Bukannya takut, Evan malah tertawa terpingkal. Karena vampir tidak ada yang berkulit coklat, atau eksotis seperti Jasmine. Mereka semua pucat bagai mayat hidup.
"Kau sangat lucu sayang." Evan berjalan mendekat "kini giliran ku yang mengigit mu."
"No!" Jasmine melebarkan matanya saat mengucapkan itu.
Tapi, sayang. Belum sempat Jasmine bergerak menghindari Evan, pria itu lebih dulu menangkap tubuhnya dan mengurungnya di sofa. Dengan posisi Jasmine di bawah tubuh pria itu.
"Kau tidak bisa lari dari ku sayang." Evan menyeringai.
"Menyingkir lah dari tubuhku dasar sinting! Me__"
Ucapannya tertelan, karena Evan membungkam bibirnya dengan ciuman yang melumpuhkan saraf otaknya.
Lemah, pasrah. Jasmine justru menikmati ciuman itu sambil memejamkan matanya rapat daripada memberontak seperti tadi.

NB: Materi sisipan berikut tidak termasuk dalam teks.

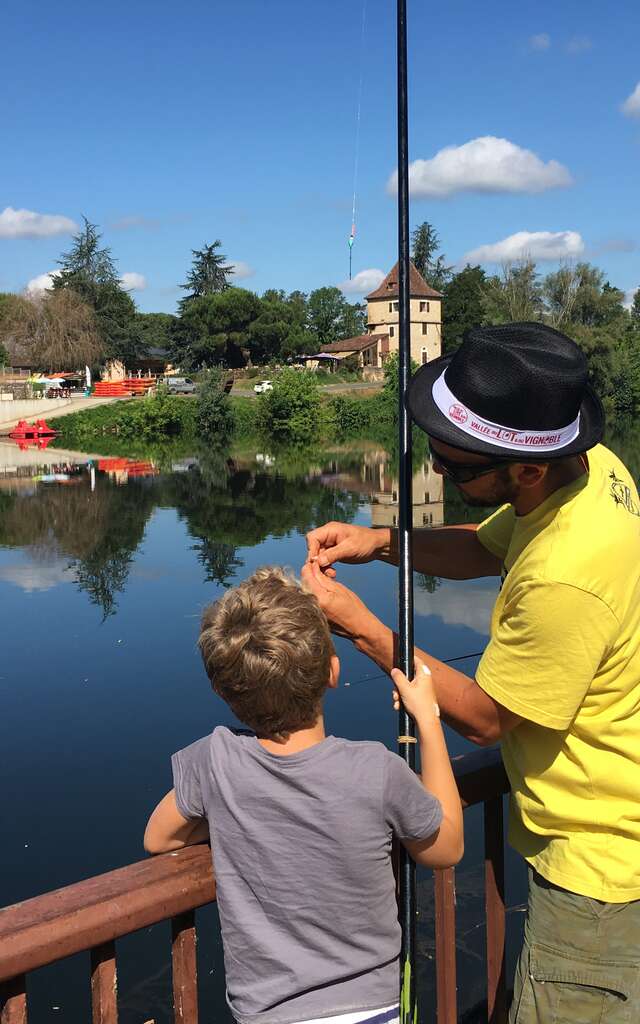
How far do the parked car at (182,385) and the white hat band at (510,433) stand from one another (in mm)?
49953

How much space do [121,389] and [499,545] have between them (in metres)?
53.3

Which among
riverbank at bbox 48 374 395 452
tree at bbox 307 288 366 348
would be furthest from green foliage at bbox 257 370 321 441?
tree at bbox 307 288 366 348

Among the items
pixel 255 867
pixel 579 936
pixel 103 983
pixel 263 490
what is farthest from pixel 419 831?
pixel 263 490

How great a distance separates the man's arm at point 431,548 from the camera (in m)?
2.29

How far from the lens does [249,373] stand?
61438mm

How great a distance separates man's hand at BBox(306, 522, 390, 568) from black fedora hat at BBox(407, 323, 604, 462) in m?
0.57

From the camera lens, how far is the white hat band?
65.9 inches

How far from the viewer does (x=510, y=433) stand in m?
1.68

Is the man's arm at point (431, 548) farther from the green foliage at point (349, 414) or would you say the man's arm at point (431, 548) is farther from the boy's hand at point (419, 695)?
the green foliage at point (349, 414)

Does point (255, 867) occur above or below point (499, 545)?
below

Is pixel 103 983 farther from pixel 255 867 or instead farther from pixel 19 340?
pixel 19 340

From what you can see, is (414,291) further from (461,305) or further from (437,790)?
(437,790)

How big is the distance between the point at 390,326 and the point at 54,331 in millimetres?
21170

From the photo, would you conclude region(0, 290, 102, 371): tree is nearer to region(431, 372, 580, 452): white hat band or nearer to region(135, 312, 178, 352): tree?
region(135, 312, 178, 352): tree
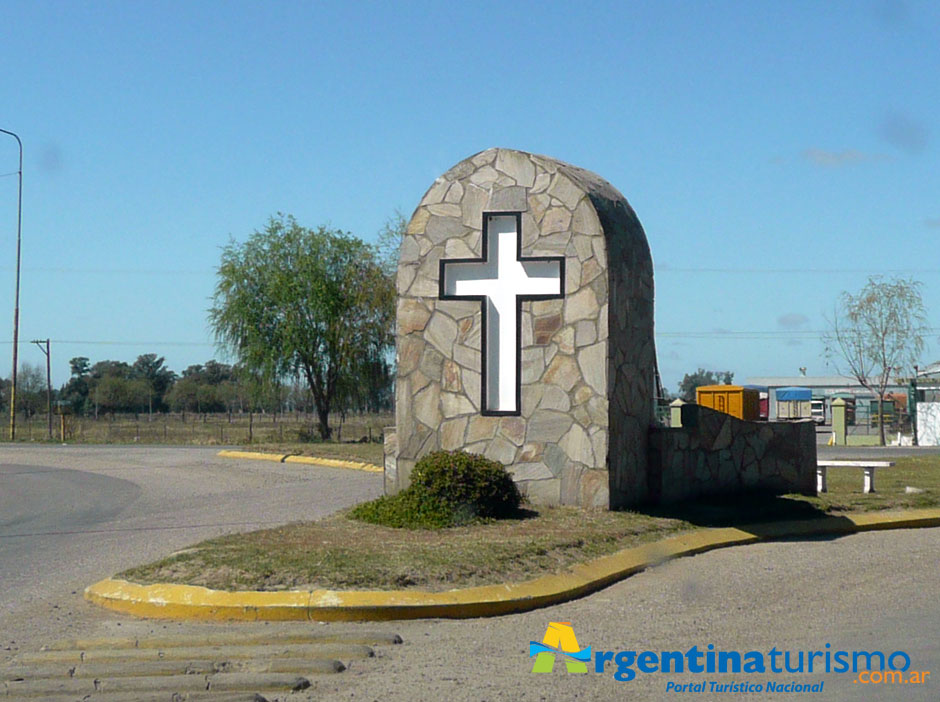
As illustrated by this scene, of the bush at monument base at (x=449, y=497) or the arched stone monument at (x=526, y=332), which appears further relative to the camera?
the arched stone monument at (x=526, y=332)

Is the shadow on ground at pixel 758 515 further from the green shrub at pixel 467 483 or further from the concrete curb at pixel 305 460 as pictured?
the concrete curb at pixel 305 460

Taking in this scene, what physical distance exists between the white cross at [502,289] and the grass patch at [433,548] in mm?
1657

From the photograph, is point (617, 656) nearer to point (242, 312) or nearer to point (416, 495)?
point (416, 495)

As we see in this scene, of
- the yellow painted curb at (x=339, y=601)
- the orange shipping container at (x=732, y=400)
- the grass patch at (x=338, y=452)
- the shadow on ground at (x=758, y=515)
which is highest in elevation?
the orange shipping container at (x=732, y=400)

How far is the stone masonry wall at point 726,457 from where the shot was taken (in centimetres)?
1372

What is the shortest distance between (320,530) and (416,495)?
48.1 inches

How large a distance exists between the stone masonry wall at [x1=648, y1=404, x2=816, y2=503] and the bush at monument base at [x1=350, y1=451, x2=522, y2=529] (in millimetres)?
2468

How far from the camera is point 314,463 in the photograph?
2430cm

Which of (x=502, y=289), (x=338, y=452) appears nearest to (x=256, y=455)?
(x=338, y=452)

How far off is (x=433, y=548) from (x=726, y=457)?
20.8 feet

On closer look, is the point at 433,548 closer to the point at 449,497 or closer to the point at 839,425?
the point at 449,497

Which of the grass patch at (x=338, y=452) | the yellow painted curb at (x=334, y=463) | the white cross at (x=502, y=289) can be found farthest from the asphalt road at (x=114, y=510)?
the white cross at (x=502, y=289)

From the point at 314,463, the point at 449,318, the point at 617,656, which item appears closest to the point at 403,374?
the point at 449,318

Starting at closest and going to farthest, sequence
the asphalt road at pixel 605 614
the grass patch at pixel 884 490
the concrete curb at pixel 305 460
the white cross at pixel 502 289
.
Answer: the asphalt road at pixel 605 614 < the white cross at pixel 502 289 < the grass patch at pixel 884 490 < the concrete curb at pixel 305 460
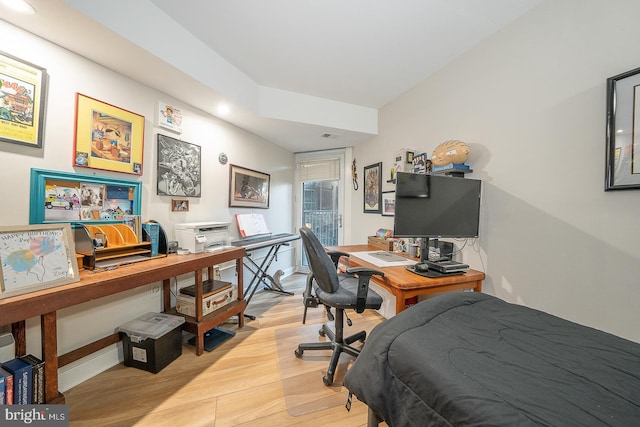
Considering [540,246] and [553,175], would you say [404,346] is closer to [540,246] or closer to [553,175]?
[540,246]

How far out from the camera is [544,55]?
1521mm

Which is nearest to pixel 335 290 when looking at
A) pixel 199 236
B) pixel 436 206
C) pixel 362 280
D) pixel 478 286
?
pixel 362 280

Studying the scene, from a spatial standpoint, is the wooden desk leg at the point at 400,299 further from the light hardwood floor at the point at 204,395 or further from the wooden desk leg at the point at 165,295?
the wooden desk leg at the point at 165,295

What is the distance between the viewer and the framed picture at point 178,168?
2188mm

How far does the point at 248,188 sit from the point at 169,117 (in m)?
1.28

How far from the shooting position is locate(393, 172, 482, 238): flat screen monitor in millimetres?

Erangan tertahan meluncur dari bibir Jasmine ketika telapak tangan Evan merayap di sekitar kulit perutnya. Tangannya yang dingin perlahan berpindah tempat dengan hati-hati dan sangat lembut membuai Jasmine hingga gadis itu kehilangan kendali.
Hembusan nafas yang memburu serta mata yang terbuka cepat, membuat Evan terkekeh pelan.
"I'm sorry baby" berucap di atas bibir Jasmine, "kau sungguh manis" di kecupnya sekali lagi bibir itu sebelum beranjak dari atas tubuh Jasmine yang mematung di tempat.
"Kau!! Sialan! Beraninya kau menyentuh..."
"Apa?" Evan tersenyum mengejek "kau mau lagi?"
Kedipan mata menggoda, dengan senyum berlesung pipi itu membuat Jasmine meleleh. Sumpah demi apapun dia sangat tampan.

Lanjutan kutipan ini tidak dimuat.